RAL Tier1 weekly operations Fabric 20100322
From GridPP Wiki
Contents
Developments
- All:
- Martin:
- Chasing minor procurement receipting
- Networking planning
- Discussions surrounding Atlas software area and use of AFS for it
- Decommissioning CV04 kit
- Installing new Dell hardware in rack
- HEPiX bookings
- Management issues
- Ian:
- Attended Quattor workshop
- Set up gLite update 62 - and contributed back to QWG
- Got test version of Aquilon running on system at RAL
- James T:
- Quattor installation of Viglen 09 kit for testing
- Testing of Viglen 09 kit
- Started testing
- Monitoring for faults
- Tier1 tour preparation
- Disk server deployment
- Documented procedure for deployment using quattor
- Allocated disk servers for deployment into Atlas NonProd with Quattor
- Jonathan:
- fixed atlasbackup problems on several nodes
- fixed ntpd process problem on lcgfts0423
- investigated issues around setting up software area for Atlas VO
- added AFS userid
- Nagios configuration updates
- built local up-to-date 64 bit version of nagios-plugins RPM
- James A:
- Completed SL54 upgrade on first five racks of WNs (270 Nodes, ~49% of Farm)

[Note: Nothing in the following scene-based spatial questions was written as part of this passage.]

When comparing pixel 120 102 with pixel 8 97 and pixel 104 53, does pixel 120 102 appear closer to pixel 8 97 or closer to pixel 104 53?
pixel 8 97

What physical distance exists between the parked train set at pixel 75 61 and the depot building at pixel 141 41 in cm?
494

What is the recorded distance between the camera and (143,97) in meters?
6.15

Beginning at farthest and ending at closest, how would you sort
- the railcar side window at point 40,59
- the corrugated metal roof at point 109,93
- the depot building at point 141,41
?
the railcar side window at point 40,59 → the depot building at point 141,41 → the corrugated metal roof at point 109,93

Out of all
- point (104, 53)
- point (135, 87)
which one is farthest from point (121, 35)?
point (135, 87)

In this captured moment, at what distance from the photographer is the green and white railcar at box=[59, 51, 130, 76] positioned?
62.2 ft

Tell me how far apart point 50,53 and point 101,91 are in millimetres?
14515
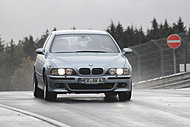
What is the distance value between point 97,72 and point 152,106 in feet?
5.13

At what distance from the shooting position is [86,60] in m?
12.7

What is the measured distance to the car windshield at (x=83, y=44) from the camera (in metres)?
13.7

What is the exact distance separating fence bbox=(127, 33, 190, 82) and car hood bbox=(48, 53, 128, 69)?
12.6 metres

- Started acceptance testing on Viglen 2009 WNs.
- Provisioned network and power cabling for CASTOR Rack G.
- Worked on OPB and open day tours with JIT.
- Kash:
- Drive replacement.
- Fixing broken WNs.
- Decommissioning old batch systems.(R 27)
- Moved Viglen twin system to logistics for collection.

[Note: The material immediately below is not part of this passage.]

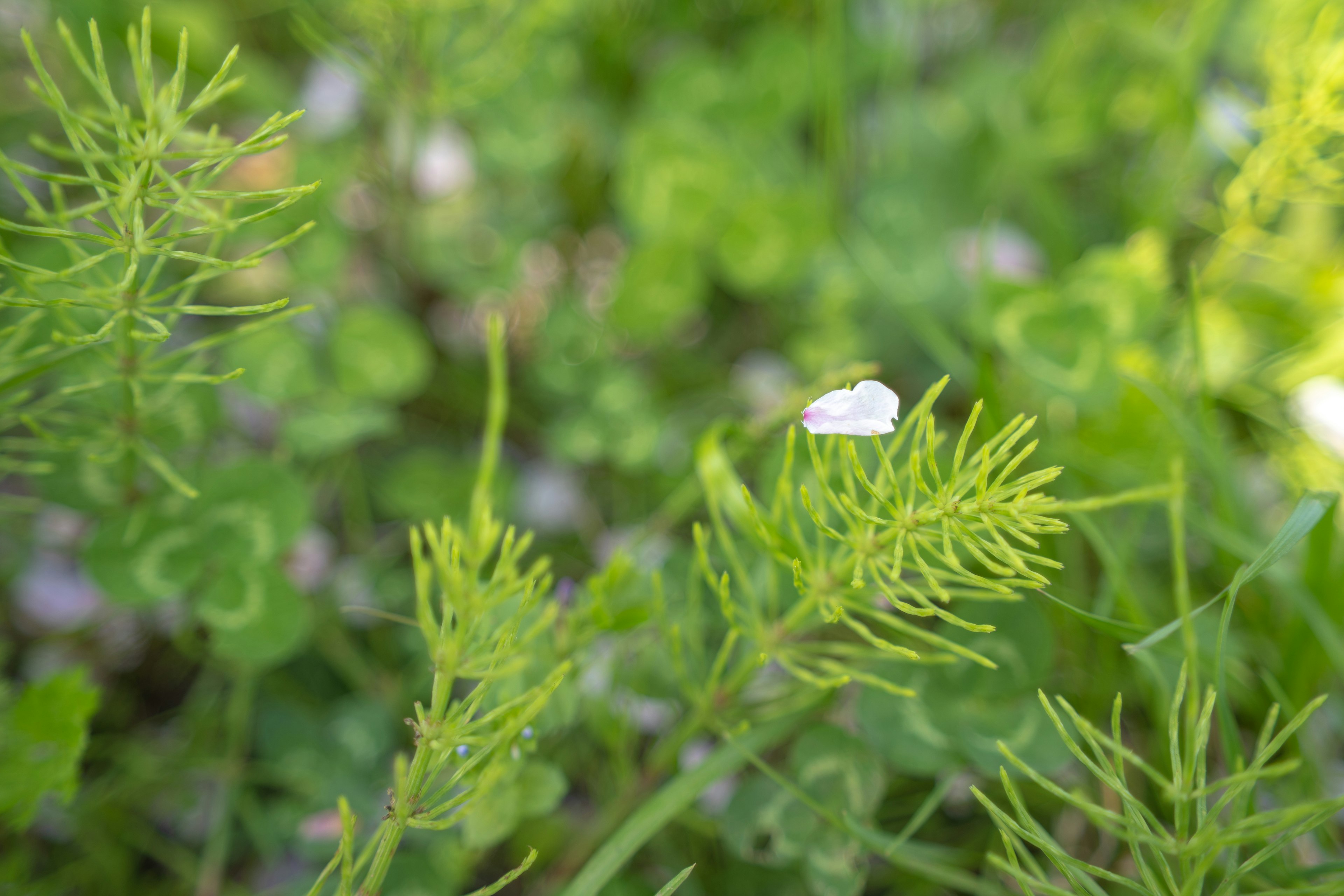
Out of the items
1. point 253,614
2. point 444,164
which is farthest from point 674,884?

- gdss126 given back to castor.
- Unpacked and moved New Dell servers in UPS room with MJB.
- Added switches and cable bars in Rack in R27 A5 lower with MJB.
- Worked with HP Engineer. (Graham)
- gdss211 partition and re-install.
- Castor server cdbd03 managed to install Linux. (working ok)
- Castor server Fakecdb13 still working. (Intervention)
Absences
- Jonathan on partial retirement (not in on Monday and Friday)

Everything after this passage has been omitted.